═══ Texto apresentado ═══
A tecnologia de ponta também está presente e em quatro hologramas fantásticos. Para os mais ousado(a)s ou para quem se sinta um verdadeiro(a) amante da fruta, dos chocolatinhos ou do café com leite, aí poderão interagir virtualmente num quarto de hotel com as paixões de Jacinto, Hannah, Celina e Cláudia, numa erótica ménage à quatre e à brasileira…experimentando as sensações fortes de um cenário carregado de corrupção e sexo.

Um espaço de grande sensualidade e um momento imperdível.

 

A visita já ia longa, mas faltavam algumas áreas imprescindíveis para uma melhor compreensão da história recente do grémio e do seu mentor. E assim, o inefável anfitrião convidou todos os presentes para um curto passeio pela Alameda dos Azeiteiros, começando pela casa de alterne, “A Fornalha de Carol”, passando pela Imobiliária da Tardefeita e acabando na Tasca do Telles. Aos presentes causou uma certa estupefacção que os dois primeiros estabelecimentos estivessem bem juntos, porta com porta. A explicação foi simples – as “meninas” clandestinas do empernanço, farfalhanço e do palito malandro que esvazia o gás das suas taças cheias de moscato a martelo, por vezes cansadas do hálito a alho e cebola dos seus clientes e de tanta “trabalheira” durante a noite e a madrugada, poderiam, sempre que fosse conveniente, passar num ápice a profissionais, legalizadas como escriturárias, angariadoras ou gerentes da imobiliária durante o dia, evitando problemas com o SEF ou com o Tribunal do Trabalho. Uma ideia bastante aplaudida pelos marialvas e rufiões presentes, que em surdina ainda mandaram alguns piropos para dentro das arcas frigoríficas expostas à porta da Tasca do Telles - relíquias devidamente restauradas pelos responsáveis de conservação de peças antigas.
═══ Material extraído ═══
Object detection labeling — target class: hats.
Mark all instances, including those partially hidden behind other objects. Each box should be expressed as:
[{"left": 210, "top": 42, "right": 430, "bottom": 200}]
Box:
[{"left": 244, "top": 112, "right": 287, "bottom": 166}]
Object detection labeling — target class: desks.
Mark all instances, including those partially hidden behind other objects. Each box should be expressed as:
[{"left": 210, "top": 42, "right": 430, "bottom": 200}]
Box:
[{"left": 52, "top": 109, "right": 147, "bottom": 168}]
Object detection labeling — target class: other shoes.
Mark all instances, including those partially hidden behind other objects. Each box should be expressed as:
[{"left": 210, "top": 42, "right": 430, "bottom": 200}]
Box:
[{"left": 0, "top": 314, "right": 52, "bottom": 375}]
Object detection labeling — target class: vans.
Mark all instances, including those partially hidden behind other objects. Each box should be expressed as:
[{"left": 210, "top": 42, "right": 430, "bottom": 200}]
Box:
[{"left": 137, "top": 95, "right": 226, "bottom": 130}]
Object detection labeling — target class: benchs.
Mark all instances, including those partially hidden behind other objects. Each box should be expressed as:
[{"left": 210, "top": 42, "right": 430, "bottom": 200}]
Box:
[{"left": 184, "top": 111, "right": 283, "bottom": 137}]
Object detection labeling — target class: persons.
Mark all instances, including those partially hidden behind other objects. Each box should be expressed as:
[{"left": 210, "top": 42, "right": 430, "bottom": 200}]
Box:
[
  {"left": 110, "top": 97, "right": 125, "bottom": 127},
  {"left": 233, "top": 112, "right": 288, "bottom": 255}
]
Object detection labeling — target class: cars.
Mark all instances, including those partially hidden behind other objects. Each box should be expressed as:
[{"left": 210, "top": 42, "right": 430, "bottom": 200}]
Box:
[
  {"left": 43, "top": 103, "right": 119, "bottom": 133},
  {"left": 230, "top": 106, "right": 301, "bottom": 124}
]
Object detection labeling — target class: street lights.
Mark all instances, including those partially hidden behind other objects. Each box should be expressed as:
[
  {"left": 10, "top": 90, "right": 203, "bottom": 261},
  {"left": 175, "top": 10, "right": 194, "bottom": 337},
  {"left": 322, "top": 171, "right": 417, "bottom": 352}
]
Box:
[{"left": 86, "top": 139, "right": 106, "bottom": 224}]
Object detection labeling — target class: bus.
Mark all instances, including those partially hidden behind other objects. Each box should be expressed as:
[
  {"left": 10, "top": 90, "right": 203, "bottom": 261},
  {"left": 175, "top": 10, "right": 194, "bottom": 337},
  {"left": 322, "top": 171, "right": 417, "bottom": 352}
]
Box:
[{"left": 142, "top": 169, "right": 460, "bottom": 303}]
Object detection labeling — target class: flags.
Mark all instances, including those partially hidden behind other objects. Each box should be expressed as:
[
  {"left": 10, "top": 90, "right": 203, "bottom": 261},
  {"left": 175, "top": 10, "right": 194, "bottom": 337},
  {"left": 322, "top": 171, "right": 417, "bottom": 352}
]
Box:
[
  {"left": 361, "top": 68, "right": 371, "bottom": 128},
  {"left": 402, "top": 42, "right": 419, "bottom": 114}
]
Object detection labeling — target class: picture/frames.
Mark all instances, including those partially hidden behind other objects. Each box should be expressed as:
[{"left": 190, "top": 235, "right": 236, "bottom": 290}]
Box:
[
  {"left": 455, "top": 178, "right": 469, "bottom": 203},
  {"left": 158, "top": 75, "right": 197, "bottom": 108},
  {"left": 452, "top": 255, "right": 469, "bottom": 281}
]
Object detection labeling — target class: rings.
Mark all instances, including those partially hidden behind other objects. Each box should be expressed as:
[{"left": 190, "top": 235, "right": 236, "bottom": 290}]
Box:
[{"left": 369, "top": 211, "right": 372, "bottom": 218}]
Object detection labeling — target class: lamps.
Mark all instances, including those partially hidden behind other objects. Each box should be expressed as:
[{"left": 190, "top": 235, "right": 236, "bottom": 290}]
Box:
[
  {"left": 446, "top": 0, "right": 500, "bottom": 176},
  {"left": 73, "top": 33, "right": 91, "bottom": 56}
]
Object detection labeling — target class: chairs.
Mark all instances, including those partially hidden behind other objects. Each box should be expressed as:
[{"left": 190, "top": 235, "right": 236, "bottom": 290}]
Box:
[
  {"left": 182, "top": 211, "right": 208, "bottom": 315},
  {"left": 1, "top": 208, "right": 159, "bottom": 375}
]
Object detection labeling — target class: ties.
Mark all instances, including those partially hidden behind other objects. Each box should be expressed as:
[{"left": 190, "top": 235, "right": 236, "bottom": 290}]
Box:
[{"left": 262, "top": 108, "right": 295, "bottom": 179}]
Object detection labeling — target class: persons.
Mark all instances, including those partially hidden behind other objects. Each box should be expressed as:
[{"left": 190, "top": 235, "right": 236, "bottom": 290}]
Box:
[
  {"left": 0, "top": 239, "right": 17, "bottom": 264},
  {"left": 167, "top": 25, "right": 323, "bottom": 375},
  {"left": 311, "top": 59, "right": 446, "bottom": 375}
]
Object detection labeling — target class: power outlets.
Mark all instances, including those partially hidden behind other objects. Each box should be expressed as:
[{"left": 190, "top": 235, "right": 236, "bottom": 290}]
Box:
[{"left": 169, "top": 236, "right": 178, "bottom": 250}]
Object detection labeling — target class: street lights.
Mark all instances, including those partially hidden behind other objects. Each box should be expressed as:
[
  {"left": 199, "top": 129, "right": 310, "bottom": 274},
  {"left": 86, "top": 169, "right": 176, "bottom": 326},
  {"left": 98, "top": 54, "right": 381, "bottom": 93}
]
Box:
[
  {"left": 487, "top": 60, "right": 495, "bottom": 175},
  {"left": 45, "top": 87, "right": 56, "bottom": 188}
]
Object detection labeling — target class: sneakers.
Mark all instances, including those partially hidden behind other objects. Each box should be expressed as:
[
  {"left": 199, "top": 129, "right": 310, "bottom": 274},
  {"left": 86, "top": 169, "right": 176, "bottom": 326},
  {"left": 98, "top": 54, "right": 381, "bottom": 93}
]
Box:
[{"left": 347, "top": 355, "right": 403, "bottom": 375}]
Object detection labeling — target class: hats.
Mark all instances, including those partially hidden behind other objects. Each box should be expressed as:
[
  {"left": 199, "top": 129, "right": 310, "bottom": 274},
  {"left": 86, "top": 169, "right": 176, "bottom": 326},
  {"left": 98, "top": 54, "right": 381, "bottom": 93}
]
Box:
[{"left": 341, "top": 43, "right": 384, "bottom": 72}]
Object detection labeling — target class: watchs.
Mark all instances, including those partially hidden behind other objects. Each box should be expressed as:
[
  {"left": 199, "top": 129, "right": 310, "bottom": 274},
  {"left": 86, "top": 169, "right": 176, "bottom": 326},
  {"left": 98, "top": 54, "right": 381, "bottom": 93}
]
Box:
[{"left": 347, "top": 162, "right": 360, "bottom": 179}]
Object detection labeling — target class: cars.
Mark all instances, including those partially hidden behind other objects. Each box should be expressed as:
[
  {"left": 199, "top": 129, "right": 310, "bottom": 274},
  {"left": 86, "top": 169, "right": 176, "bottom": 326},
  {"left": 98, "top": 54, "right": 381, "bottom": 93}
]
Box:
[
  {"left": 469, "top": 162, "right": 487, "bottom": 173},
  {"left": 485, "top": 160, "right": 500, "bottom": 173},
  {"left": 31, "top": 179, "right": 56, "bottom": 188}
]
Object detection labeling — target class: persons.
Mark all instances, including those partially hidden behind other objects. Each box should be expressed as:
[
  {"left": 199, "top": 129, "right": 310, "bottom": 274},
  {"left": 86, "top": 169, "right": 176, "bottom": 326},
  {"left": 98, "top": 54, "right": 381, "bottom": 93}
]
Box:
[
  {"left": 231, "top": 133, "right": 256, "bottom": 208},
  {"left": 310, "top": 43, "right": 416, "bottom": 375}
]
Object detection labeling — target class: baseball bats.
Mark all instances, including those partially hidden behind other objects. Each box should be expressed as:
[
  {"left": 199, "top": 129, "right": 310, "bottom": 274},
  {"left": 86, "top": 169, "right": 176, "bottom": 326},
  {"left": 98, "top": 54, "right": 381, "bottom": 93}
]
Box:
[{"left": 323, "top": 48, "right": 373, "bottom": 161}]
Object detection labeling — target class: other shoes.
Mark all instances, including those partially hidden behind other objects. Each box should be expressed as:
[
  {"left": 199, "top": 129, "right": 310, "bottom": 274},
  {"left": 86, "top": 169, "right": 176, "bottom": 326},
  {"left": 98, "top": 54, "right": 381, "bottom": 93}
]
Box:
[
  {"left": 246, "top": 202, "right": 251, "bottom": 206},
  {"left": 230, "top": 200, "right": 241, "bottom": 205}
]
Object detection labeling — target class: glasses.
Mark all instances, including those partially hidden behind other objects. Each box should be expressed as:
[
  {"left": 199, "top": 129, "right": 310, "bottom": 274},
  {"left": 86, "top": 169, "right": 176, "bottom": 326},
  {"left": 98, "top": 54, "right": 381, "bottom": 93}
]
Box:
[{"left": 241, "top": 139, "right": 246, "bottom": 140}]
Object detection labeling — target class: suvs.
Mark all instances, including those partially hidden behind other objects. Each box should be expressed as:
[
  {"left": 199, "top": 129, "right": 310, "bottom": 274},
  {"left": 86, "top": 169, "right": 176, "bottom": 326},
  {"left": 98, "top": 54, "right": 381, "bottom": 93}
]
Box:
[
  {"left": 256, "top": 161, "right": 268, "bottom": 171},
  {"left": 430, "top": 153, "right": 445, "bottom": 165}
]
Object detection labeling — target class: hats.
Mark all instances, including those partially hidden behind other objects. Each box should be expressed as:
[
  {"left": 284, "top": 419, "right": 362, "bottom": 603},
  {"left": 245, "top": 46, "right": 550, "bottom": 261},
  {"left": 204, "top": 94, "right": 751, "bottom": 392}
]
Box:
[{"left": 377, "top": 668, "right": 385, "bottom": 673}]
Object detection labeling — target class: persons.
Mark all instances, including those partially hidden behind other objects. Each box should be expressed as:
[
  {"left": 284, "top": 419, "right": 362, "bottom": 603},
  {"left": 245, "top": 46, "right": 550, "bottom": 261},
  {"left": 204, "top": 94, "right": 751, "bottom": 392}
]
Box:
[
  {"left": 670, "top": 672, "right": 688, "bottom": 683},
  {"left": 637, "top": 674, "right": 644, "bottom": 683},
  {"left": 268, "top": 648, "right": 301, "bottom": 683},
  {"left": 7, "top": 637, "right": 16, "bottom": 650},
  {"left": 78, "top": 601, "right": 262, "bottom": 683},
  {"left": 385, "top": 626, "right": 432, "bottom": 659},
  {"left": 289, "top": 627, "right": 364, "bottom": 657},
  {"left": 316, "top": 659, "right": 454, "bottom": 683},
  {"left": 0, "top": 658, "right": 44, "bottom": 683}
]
═══
Aplique o que leu
1. Resuma o texto apresentado em duas frases.
2. Traduza para inglês esta frase do texto apresentado: "Aos presentes causou uma certa estupefacção que os dois primeiros estabelecimentos estivessem bem juntos, porta com porta."
3. Segundo o texto apresentado, onde acaba o passeio pela Alameda dos Azeiteiros?
Os registos são material à parte do texto.

Soluções por ordem
1. Há quatro hologramas com que os visitantes podem interagir virtualmente num quarto de hotel, num cenário carregado de corrupção e sexo. Depois, o anfitrião leva os presentes a um passeio pela Alameda dos Azeiteiros, onde uma casa de alterne fica porta com porta com uma imobiliária para que as "meninas" possam passar a trabalhar legalizadas durante o dia.

2. Those present were somewhat astonished that the first two establishments were right next to each other, door to door.

3. Na Tasca do Telles.